You are right, about strings, if you match tokens with regular expressions (or similar). But then they are still nothing special.

Of course if you want to keep it simple, and avoid any kind of state or context, then it may be hard to deal with fpc nested comments. You do need to maintain the nestlevel.

But back to the point, which IIRC was
Quote from: Edson
Constants, Variables, Directives, Functions could be consider like a sub-category of Identifiers, in most of the cases, but in some syntaxs they could have some lexical special definitions, like the variables in PHP.
Quote from: Edson
Quote from: martin
This attempt to structure tokens, on a  global (across all Highlighter) level, is adding to my dislike of the initial idea.
It's necessary to have some kind of generalization for working with Scriptable and Multi-Sintax HL.

Of course, not all the Syntax can be included, but they can be managed with a special HL.
I do not see at all, why making one token "subclass" to another is needed. You may do so for your own HL (though I do not even see, why that would be needed [1]), but in generic (cross HL) there seems no point in it.

The closest to that is the color config of IDE directives in pascal, which inherits the colors of fpc directives. But the tokens are still independent.

[1] Maybe if you want to offer dependent configs? But then there would (or could) be new base-classes of attributes. E.g. pascal could have 3 directive attributes instead of 2: directive-base, D-fpc, D-ide. The base would never be used alone. But with that you get back to the question, which one is the default?

Quote from: Edson
I think it's obvious that a Scriptable Highlighter must have a finite quantity of elements and rules in order to cover many syntax. But trying to cover all the existent syntax would be impossible, and it will require a lot of code and process.

finite, yes, but due to the limitations of any PC, and human beings.

But hard-coded maximum (other than high(Integer)) ? No.

A user can define as many attributes as he wants. So long as the can be identified by the matching engine.
- Environmen-var %foo
- global var ::Foo
- local var $foo
- object var :$foo
....
There is no limit, Neither should there be.

Edson

  • Hero Member
  • *****
  • Posts: 1296
Re: New ID attributes on SynEditHighLighter unit.
« Reply #35 on: November 27, 2013, 06:48:30 pm »
A string is just a simple token, because usually it's a delimited token using the same single-char character like delimiter. But it's not necessarily true.

  <Token Start="#" Content = '0..9' Attribute='STRING'> </Token>

This is an unusual definiton for a token string used in Pascal.

Quote
I do not see at all, why making one token "subclass" to another is needed. You may do so for your own HL (though I do not even see, why that would be needed [1]), but in generic (cross HL) there seems no point in it.

The Keywords are the clasical example. They don't have a special lexical definition. They have the same definition for identifiers:

  <Token Start= "A..Za..z_" Content = "A..Za..z0..9_" Attribute='IDENTIFIER'> </Token>

So they are no other category of token (of course we can create a definition for every weyword and make them common tokens, but it's not practical).

Like the keywords are a subset of the Identifiers, we can consider them a sub-category of identifiers.

This is a fast way for identify a keyword. First we find a identifier and then we compare if it is a Keyword. (We can apreciate this on most of the HL implementation).

The same way we can do with constants, variables, and functions. If all of them have the same token definition. (Pascal have).

·····

### Activity
Write out the highlighter discussion word for word from "It's necessary to" to "are still independent.".

·····

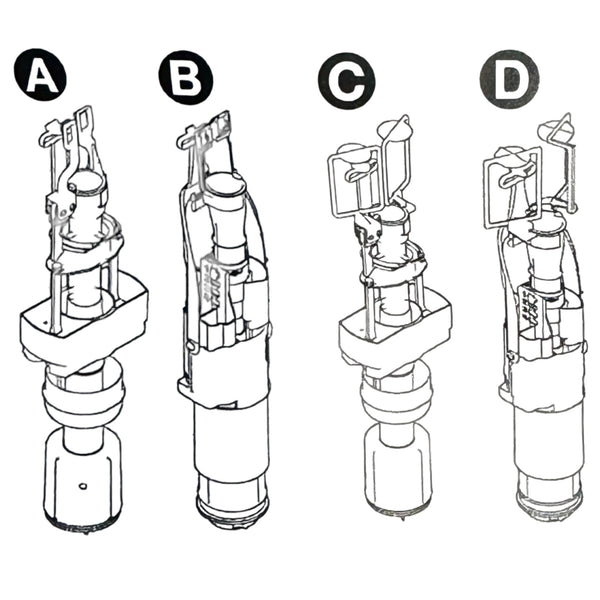 A

B

C

D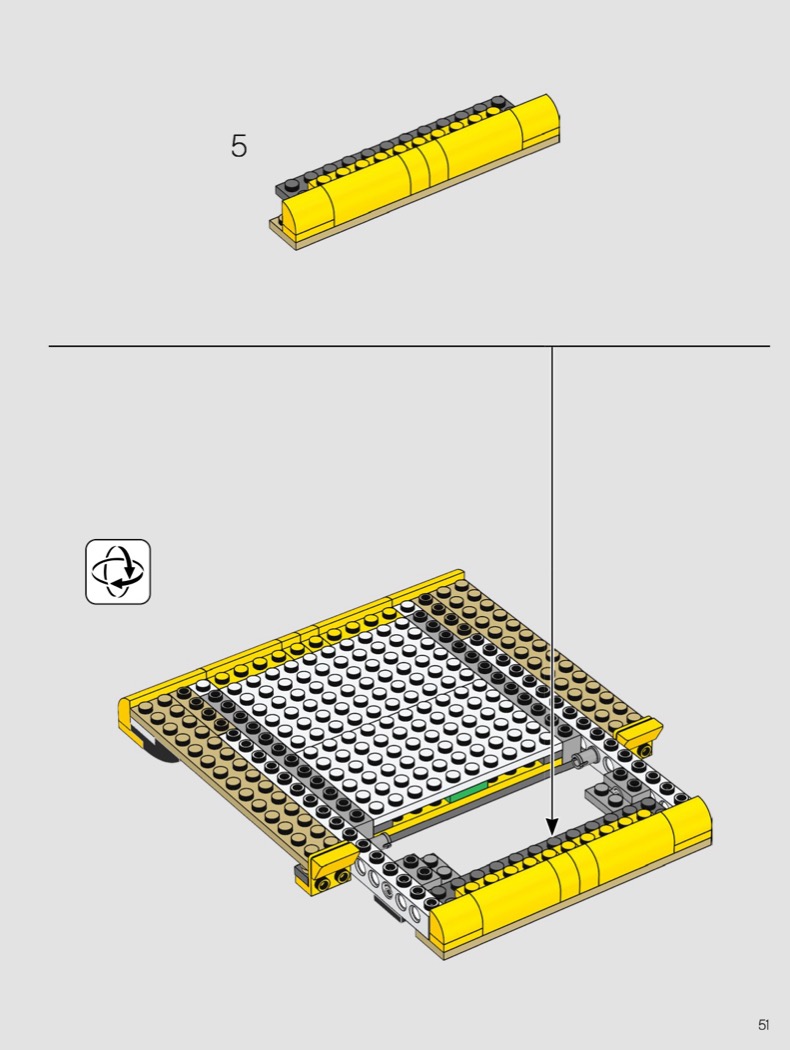 5

51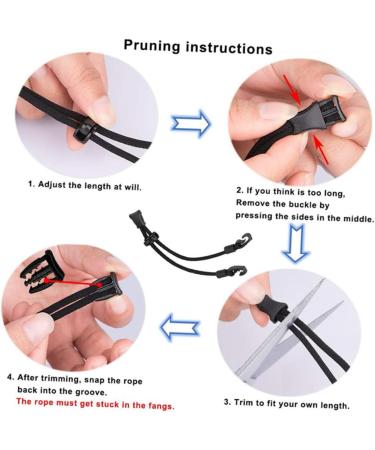 Pruning instructions

1. Adjust the length at will.

2. If you think is too long, Remove the buckle by pressing the sides in the middle.

3. Trim to fit your own length.

4. After trimming, snap the rope back into the groove.
The rope must get stuck in the fangs.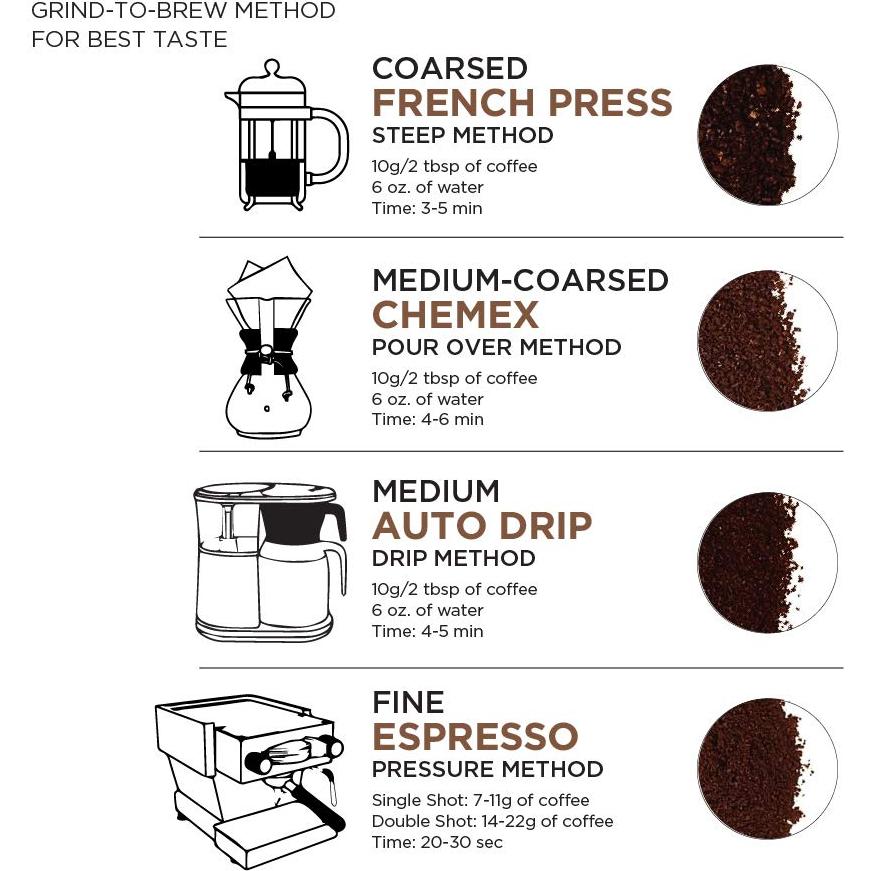 GRIND-TO-BREW METHOD
FOR BEST TASTE

COARSED
FRENCH PRESS
STEEP METHOD
10g/2 tbsp of coffee
6 oz. of water
Time: 3-5 min

MEDIUM-COARSED
CHEMEX
POUR OVER METHOD
10g/2 tbsp of coffee
6 oz. of water
Time: 4-6 min

MEDIUM
AUTO DRIP
DRIP METHOD
10g/2 tbsp of coffee
6 oz. of water
Time: 4-5 min

FINE
ESPRESSO
PRESSURE METHOD
Single Shot: 7-11g of coffee
Double Shot: 14-22g of coffee
Time: 20-30 sec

·····

### Exercise answer
It's necessary to have some kind of generalization for working with Scriptable and Multi-Sintax HL.

Of course, not all the Syntax can be included, but they can be managed with a special HL.
I do not see at all, why making one token "subclass" to another is needed. You may do so for your own HL (though I do not even see, why that would be needed [1]), but in generic (cross HL) there seems no point in it.

The closest to that is the color config of IDE directives in pascal, which inherits the colors of fpc directives. But the tokens are still independent.